■ Written exercise
Reproduce verbatim everything from the line containing "From one to" down to the line containing "point 372,221, point 484,282, point 233,332", including both of those lines.

■ Dataset rows
════════════════════

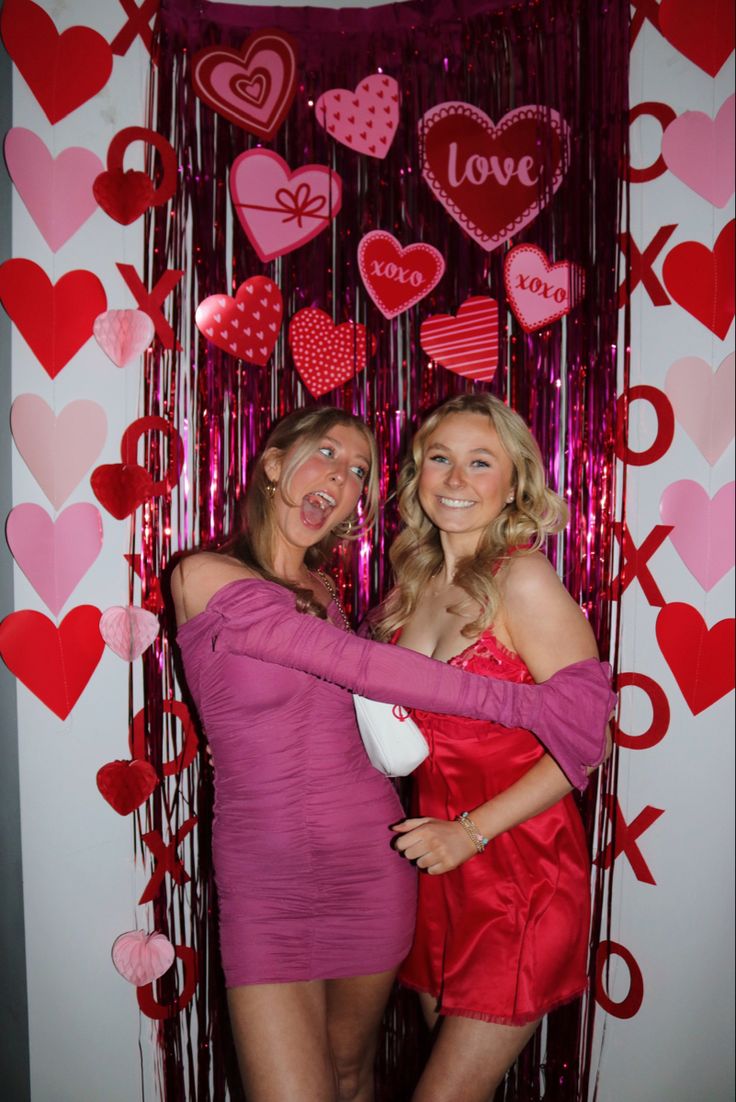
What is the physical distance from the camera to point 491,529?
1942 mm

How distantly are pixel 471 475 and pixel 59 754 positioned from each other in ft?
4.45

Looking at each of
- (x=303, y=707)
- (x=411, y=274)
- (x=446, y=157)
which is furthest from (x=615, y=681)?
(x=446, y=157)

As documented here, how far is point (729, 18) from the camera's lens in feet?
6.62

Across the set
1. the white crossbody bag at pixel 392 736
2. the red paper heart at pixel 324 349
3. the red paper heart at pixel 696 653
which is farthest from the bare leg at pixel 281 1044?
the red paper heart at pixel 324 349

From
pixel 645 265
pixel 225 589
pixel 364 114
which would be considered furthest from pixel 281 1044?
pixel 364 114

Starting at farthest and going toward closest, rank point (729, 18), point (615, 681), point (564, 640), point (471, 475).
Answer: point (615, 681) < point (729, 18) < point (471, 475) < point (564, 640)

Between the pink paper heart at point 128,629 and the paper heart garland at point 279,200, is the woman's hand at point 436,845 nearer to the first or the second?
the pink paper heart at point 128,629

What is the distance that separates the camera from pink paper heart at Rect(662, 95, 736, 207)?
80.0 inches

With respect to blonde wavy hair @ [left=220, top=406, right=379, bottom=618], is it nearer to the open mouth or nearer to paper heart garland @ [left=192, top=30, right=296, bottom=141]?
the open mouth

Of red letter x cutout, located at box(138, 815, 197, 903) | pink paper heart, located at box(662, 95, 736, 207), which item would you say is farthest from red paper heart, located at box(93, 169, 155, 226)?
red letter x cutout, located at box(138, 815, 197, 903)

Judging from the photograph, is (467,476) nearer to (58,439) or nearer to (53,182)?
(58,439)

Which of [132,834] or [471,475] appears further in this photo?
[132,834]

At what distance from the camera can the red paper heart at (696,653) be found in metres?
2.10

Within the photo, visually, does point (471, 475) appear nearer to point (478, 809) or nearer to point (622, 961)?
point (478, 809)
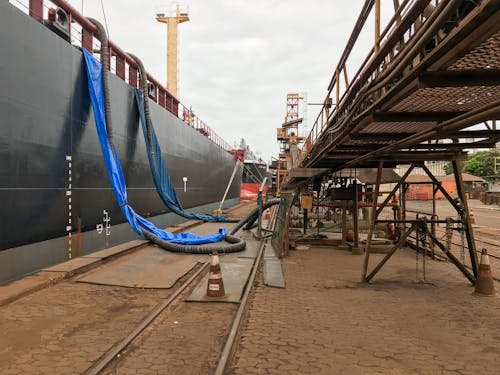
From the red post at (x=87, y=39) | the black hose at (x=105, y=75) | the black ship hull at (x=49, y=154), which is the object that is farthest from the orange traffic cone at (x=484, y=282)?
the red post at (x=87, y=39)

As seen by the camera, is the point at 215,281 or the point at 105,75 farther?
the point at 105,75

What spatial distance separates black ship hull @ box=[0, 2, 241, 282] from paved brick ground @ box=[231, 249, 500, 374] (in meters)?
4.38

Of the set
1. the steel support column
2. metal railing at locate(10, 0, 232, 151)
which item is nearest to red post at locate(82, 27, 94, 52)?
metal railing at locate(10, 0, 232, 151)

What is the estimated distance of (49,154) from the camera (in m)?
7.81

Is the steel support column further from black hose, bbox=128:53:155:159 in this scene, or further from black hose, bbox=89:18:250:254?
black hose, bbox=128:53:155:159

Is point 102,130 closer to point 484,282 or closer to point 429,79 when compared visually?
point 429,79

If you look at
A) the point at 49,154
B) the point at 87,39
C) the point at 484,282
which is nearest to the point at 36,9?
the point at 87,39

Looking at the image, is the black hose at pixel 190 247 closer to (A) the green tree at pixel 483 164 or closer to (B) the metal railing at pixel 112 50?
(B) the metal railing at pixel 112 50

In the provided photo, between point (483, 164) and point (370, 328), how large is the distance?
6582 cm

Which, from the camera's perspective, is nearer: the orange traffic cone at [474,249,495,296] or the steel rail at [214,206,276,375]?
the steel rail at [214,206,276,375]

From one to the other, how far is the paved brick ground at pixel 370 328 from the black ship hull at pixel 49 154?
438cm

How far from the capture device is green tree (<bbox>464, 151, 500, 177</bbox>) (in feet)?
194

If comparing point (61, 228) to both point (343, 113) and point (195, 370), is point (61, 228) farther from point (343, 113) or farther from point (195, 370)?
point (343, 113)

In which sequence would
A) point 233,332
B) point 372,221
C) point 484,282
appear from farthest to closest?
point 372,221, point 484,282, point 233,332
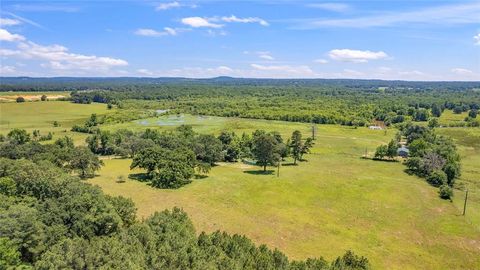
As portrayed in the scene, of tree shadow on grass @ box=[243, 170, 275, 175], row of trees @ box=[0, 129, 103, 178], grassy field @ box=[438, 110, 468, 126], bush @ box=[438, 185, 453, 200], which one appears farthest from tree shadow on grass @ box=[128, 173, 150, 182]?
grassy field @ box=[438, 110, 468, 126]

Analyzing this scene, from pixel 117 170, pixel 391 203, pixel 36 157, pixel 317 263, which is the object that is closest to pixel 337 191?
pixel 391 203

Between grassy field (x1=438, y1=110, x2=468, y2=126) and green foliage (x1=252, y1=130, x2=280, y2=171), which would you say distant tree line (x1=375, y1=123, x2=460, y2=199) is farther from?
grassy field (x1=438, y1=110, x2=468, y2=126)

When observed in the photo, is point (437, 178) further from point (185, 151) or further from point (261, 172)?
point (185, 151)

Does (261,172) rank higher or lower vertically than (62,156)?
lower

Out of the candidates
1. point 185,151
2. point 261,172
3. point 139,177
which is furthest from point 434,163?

════════════════════

■ Exercise output
From one to the other, how far is the paved brick ground at pixel 370 328 from the black ship hull at pixel 49 154?
438cm

How far from the capture device is green tree (<bbox>464, 151, 500, 177</bbox>) (in feet)?
194

If comparing point (61, 228) to both point (343, 113) and point (195, 370), is point (61, 228) farther from point (343, 113) or farther from point (195, 370)?
point (343, 113)

In which sequence would
A) point 233,332
B) point 372,221
C) point 484,282
appear from farthest to closest?
point 372,221, point 484,282, point 233,332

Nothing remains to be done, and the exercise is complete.